*YOUR INSTRUCTIONS*
Render each line of the listing below as one string in a JSON list, leaving out the pictures.

*DATA SUPPLIED*

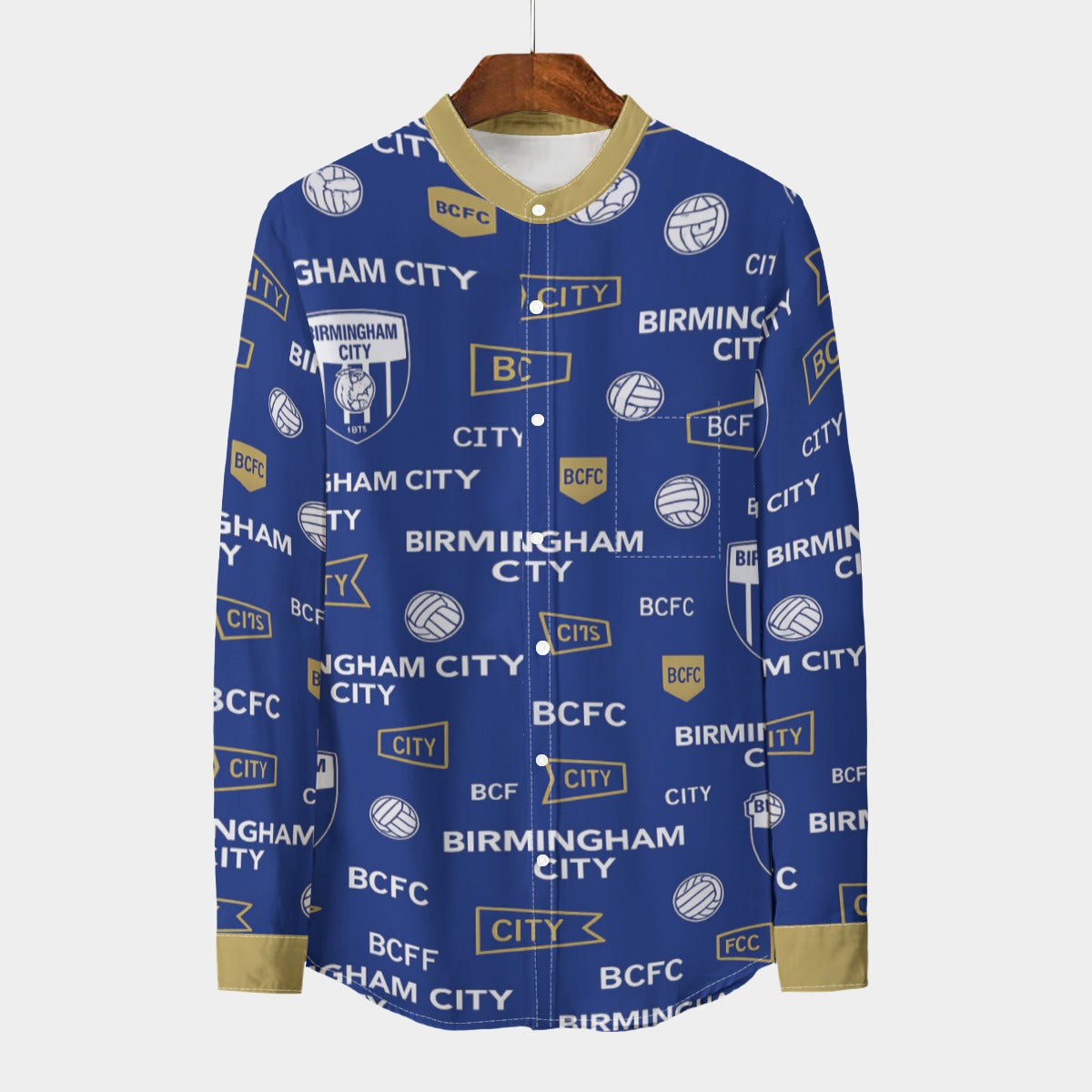 Birmingham City Stand Collar Long Sleeve Shirt – Classic Blue Streetwear Style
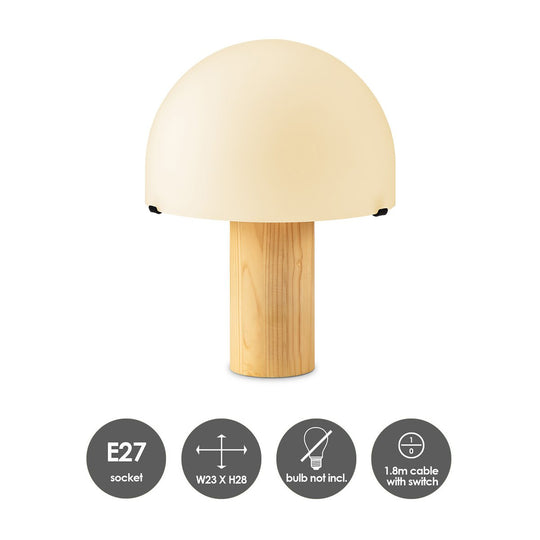 Home Sweet Home Landelijke Tafellamp Mushroom - Wit - 23/23/28cm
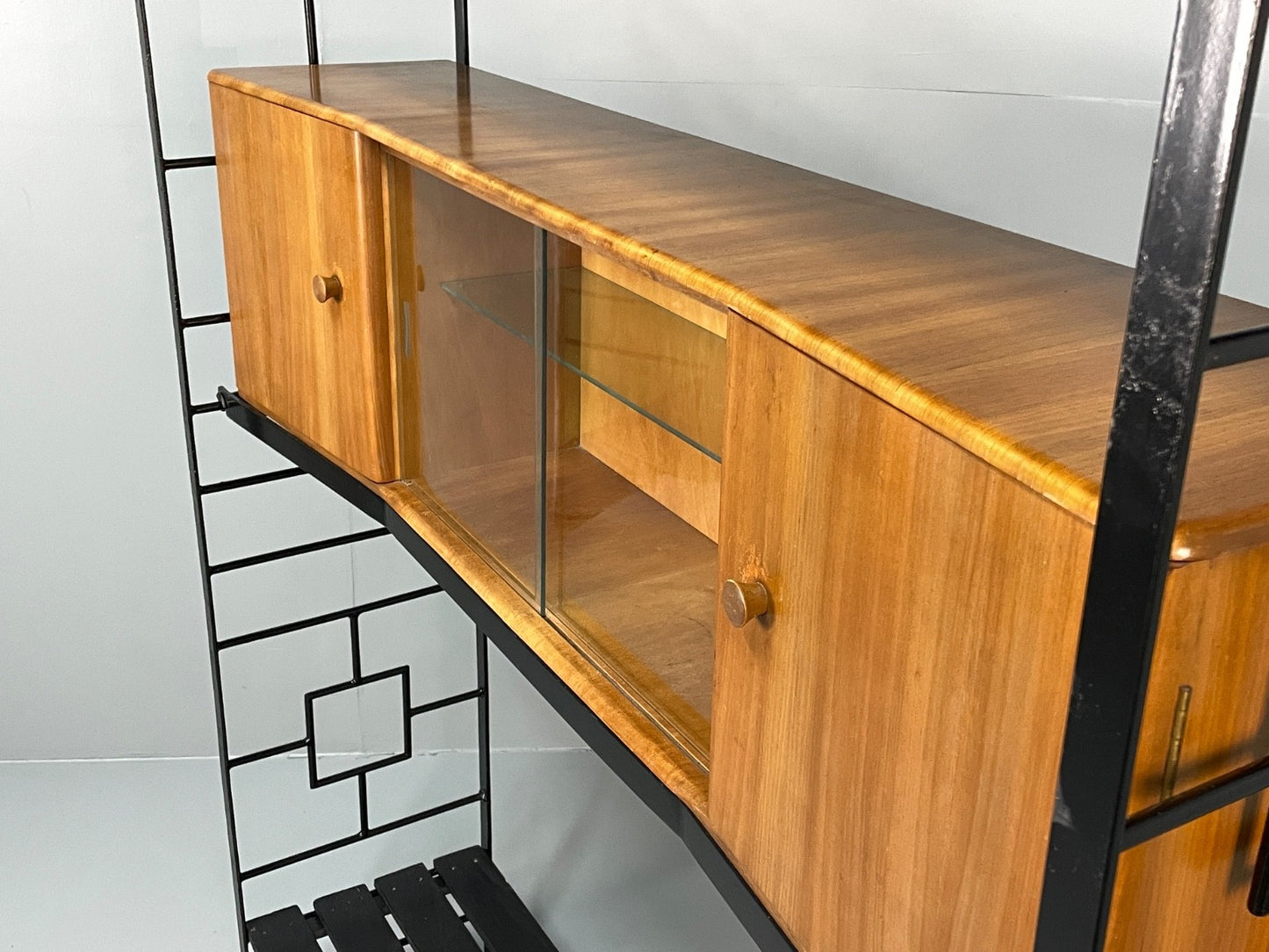Vintage Modular Shelving Unit Walnut Cabinet Ladderax Style Black EB11043 MWOO11
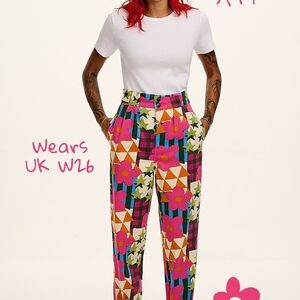 Lucy & Yak Multicolor Floral Geometric Trousers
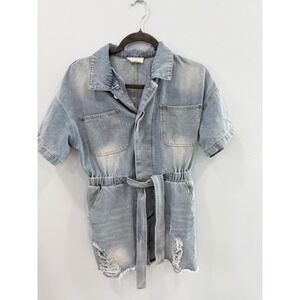 Love & Harmony Denim Romper M Distressed Tie Waist Short Sleeve Cowgirl Festival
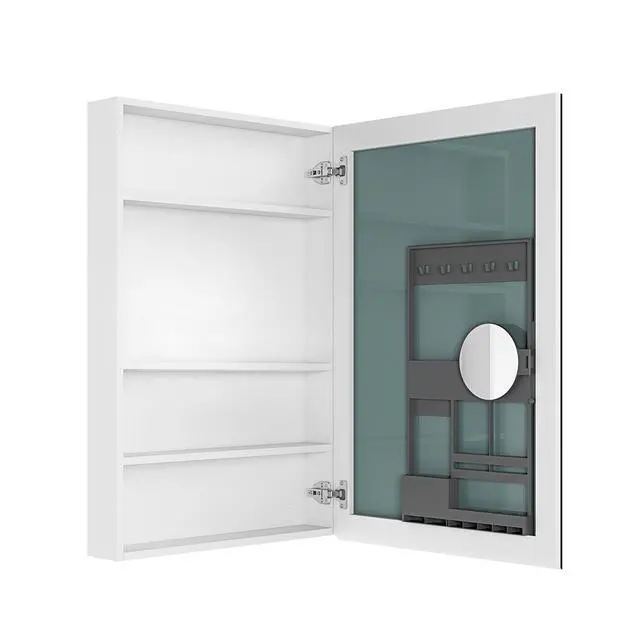 Alt view image 4 of 6 - 24'' W x 36'' H Surface Frameless Mirror Medicine Cabinet, Beveled Mirror Edges Bathroom Medicine Cabinet, Right opening door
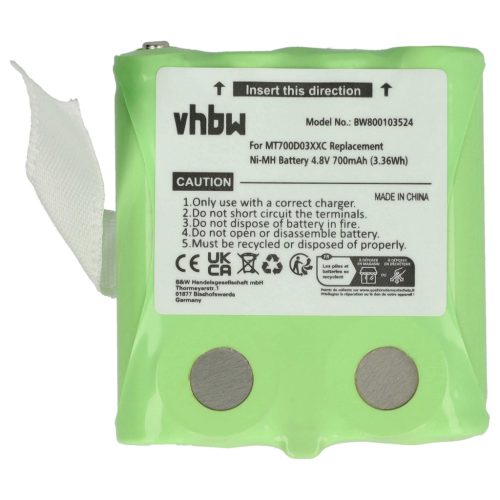 VHBW Radio Akku MT700D03XXC - 700 mAh 4,8 V NiMH
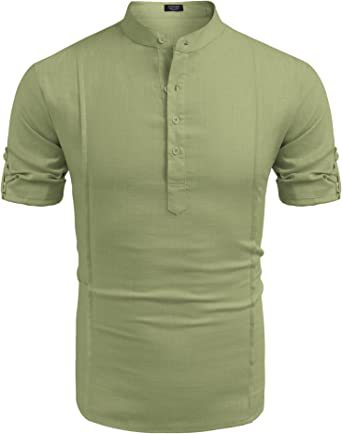 Henley Style Linen Shirt Men Casual Beach Shirt Short Sleeve T-Shirt Summer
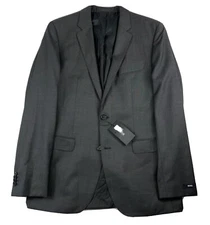 Hugo Boss Jam75/Sharp3 Charcoal Black Wool Size Mens 40L Blazer NWT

*ANSWER BOX*
[
  " Birmingham City Stand Collar Long Sleeve Shirt – Classic Blue Streetwear Style",
  " Home Sweet Home Landelijke Tafellamp Mushroom - Wit - 23/23/28cm",
  "Vintage Modular Shelving Unit Walnut Cabinet Ladderax Style Black EB11043 MWOO11",
  " Lucy & Yak Multicolor Floral Geometric Trousers",
  " Love & Harmony Denim Romper M Distressed Tie Waist Short Sleeve Cowgirl Festival",
  " Alt view image 4 of 6 - 24'' W x 36'' H Surface Frameless Mirror Medicine Cabinet, Beveled Mirror Edges Bathroom Medicine Cabinet, Right opening door",
  " VHBW Radio Akku MT700D03XXC - 700 mAh 4,8 V NiMH",
  " Henley Style Linen Shirt Men Casual Beach Shirt Short Sleeve T-Shirt Summer",
  " Hugo Boss Jam75/Sharp3 Charcoal Black Wool Size Mens 40L Blazer NWT"
]